Output every one of the following items word for word, with no changes.

+++ RECORDS

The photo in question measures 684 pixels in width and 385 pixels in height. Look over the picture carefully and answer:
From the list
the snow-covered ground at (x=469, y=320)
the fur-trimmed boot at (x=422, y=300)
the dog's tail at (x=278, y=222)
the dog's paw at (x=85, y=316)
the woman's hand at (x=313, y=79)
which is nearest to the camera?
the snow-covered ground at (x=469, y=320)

++++++

> _RESULT OF THIS EXERCISE_:
The photo in question measures 684 pixels in width and 385 pixels in height. Look over the picture carefully and answer:
From the list
the snow-covered ground at (x=469, y=320)
the fur-trimmed boot at (x=422, y=300)
the dog's tail at (x=278, y=222)
the dog's paw at (x=85, y=316)
the woman's hand at (x=313, y=79)
which is nearest to the camera?
the snow-covered ground at (x=469, y=320)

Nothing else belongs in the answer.